* PROBLEMS TO WORK ON
1) From the David's Bridal article below, list every designer it names as a collaborator of David's Bridal.
2) Pick up the David's Bridal article below right after its final sentence and keep writing it.
--- start of DOCUMENT EXTRACT ---
Zac Posen works on a wedding gown that is sold at David's Bridal.
Courtesy: David's Bridal
By Beth Kowitt
June 27, 2014

In the heart of Manhattan’s garment district a team of designer with pedigrees that include the likes of Vera Wang and Bill Blass are in the middle of putting together their 2015 and 2016 seasons. Swatches from European vendors and antique dresses are pinned up for inspiration. Minimalism, softness, and airiness are the themes du jour.

Admittedly, this is not the scene that comes to mind when one thinks of David’s Bridal, the wedding dress retailer better known as a destination for the budget-conscious bride than the fashion-forward. But the largest seller of bridal gowns in the U.S. has been working to alter that image, bringing all of its bridal design work in house and marketing itself as a “house of brands.” At the core of its strategy is a growing number of partnerships with designers like Zac Posen and Vera Wang—a move that has given David’s Bridal license to increase its pricing cap from $600 to $2,000 and, in turn, has brought in a higher-end clientele.

“We want to be known for value at all price points, not just cheap dresses,” says Ann Acierno, the company’s executive vice president of merchandising, design, and product development. “That’s a really different message than the old David’s Bridal, where people used to think of us as the $99 bridal dress store.”

Company executives are quick to point out that they’re not abandoning their core value customer, who is searching for a dress for $600 or below, a price point covered by the company’s David’s Bridal and Galina “house brands.” But management is finding less and less resistance when it adds dresses that ring up at more than $1,000. The design team is currently in the process of launching another house brand called Jewel that’s one level up from the entry level lines.

The key to the company’s growing pricing power is its collaborations with well-known designers, a strategy that debuted in 1994 with Oleg Cassini but flowered in 2010 when the company launched WHITE by Vera Wang. The relationship with Wang, the icon of bridal, helped create a halo effect for David’s Bridal and accelerated its emphasis on original design. The Vera Wang deal was followed by a partnership with Melissa Sweet in 2012 (the same year the company was acquired by Clayton, Dubilier & Rice), and this February the first collaboration with Zac Posen hit stores.
--- end of DOCUMENT EXTRACT ---
--- start of EXTRACTED DATA ---
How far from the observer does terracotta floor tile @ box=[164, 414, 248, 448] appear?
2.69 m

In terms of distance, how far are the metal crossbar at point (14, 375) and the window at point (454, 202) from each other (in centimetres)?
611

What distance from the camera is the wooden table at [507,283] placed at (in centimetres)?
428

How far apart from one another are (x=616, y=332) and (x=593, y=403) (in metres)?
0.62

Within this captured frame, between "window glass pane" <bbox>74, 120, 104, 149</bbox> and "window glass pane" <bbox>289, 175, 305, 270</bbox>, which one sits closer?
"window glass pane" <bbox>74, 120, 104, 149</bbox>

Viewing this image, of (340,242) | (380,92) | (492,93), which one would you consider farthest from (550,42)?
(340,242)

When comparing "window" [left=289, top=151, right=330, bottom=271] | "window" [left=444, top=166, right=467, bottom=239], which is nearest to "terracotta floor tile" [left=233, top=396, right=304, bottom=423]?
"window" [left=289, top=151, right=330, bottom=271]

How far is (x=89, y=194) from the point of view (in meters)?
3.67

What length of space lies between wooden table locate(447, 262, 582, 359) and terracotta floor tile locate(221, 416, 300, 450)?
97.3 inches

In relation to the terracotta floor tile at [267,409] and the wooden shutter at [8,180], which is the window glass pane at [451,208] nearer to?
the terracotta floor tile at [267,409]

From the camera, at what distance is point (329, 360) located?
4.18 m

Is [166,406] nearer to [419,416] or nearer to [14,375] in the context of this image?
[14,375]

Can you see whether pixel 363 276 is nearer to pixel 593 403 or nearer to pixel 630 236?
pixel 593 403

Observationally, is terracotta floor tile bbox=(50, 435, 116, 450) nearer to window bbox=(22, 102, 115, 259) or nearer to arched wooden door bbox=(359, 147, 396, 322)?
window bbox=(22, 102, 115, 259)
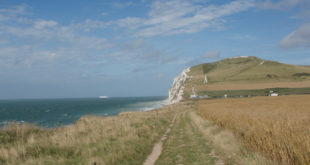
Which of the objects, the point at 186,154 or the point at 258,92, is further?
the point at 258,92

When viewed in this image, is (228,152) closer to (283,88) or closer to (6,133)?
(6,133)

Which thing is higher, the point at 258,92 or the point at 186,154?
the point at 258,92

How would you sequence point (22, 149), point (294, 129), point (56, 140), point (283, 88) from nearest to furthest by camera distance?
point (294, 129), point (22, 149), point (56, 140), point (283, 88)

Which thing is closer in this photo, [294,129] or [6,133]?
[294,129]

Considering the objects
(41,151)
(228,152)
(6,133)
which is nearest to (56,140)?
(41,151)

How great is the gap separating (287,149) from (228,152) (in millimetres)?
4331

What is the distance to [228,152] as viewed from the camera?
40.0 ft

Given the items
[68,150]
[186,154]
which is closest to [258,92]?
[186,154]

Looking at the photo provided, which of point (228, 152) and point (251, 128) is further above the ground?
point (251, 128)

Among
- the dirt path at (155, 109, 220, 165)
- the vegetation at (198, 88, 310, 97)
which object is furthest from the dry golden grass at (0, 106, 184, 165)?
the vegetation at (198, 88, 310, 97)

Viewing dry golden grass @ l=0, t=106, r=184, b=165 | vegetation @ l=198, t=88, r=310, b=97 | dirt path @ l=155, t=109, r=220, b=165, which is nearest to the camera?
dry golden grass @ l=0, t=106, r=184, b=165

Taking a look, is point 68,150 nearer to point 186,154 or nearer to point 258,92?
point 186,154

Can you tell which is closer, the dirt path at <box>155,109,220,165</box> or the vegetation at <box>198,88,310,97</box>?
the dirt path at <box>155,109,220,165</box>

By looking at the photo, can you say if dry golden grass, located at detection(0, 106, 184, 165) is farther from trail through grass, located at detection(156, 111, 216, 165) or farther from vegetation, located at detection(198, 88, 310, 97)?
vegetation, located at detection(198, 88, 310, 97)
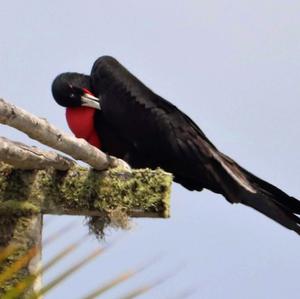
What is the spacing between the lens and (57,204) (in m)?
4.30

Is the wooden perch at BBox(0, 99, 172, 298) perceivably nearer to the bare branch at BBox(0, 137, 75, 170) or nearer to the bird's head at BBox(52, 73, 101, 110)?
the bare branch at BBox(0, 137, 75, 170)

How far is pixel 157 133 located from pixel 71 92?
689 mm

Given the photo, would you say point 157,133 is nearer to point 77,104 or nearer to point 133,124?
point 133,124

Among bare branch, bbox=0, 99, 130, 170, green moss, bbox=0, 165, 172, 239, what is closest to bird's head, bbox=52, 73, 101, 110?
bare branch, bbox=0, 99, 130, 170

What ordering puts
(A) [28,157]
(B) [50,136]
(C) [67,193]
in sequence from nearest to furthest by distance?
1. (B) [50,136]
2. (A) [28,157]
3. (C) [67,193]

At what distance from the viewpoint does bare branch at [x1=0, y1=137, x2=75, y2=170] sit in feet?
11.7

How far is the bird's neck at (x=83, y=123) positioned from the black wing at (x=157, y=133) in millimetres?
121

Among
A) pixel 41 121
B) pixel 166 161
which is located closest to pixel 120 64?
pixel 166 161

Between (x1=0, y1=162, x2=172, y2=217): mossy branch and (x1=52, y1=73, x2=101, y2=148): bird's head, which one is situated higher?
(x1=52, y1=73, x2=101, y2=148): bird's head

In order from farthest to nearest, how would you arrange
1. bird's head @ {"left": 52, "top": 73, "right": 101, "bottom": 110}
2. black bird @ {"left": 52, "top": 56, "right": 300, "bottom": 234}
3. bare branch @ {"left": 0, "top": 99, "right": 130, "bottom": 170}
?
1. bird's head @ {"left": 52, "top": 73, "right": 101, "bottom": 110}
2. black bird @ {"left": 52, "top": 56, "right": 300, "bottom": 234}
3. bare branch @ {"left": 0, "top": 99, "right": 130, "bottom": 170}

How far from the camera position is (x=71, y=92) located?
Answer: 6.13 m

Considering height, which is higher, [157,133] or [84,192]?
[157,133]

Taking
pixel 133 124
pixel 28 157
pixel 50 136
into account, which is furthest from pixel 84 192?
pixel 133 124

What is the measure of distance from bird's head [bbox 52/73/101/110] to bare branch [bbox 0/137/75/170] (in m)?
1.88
--- end of EXTRACTED DATA ---
--- start of EXTRACTED DATA ---
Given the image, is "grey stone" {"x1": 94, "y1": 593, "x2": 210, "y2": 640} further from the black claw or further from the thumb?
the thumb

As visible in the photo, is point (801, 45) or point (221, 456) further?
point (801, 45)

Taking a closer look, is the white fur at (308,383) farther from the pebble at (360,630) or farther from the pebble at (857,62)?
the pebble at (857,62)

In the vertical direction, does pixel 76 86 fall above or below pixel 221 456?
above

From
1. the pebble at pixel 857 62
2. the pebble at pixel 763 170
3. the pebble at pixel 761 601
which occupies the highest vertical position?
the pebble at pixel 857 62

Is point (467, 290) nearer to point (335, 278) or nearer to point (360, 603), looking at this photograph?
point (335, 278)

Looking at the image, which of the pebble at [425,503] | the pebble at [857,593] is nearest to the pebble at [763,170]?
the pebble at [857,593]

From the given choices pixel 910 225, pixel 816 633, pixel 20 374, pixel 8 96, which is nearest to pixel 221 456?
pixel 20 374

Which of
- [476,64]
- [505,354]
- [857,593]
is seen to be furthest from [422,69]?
--- end of EXTRACTED DATA ---
* RESULTS OF THE EXERCISE
1) Oleg Cassini, Vera Wang, Melissa Sweet, and Zac Posen

2)
For big-name designers the partnerships are a chance to reach a broader customer base than they could on their own. David’s Bridal, the largest wedding dress chain with more than 300 locations, says one in three brides in the U.S. walks down the aisle in a gown purchased from the company. The design team sketched almost 1,000 gowns for the spring 2015 season and ended up picking 72. The breadth of its assortment stems from its democratic ethos—that any woman can shop there regardless of style, budget, or size (some dresses go up to 26W).

“For me as a designer, it’s an amazing opportunity to translate the aesthetic and really keep the beauty,” says Sweet, “and not have to try to translate into something that ends up looking cheap but to be able to offer such a look at such a great price and reach so many more brides.”

Acierno says designers like Sweet don’t have to worry about cannibalizing from their other lines because they’re reaching a different kind of customer through David’s Bridal. “There’s a certain client that’s just not going to come in,” she explains. “That girl that wants to spend $10,000 is going to go to Vera.”

The David’s Bridal team is able to keep costs down thanks to economies of scale but also by creatively sourcing materials and through design tactics. They might use a synthetic fabric that hangs like silk, for example,  and they’re always on the hunt for new technology that might, say, improve the quality of machine-produced lace. “You could take half of these dresses and put them in Kleinfeld and charge $10,000 and no one would know the difference,” says Acierno. “It’s shocking what we’re getting into these dresses for the value.”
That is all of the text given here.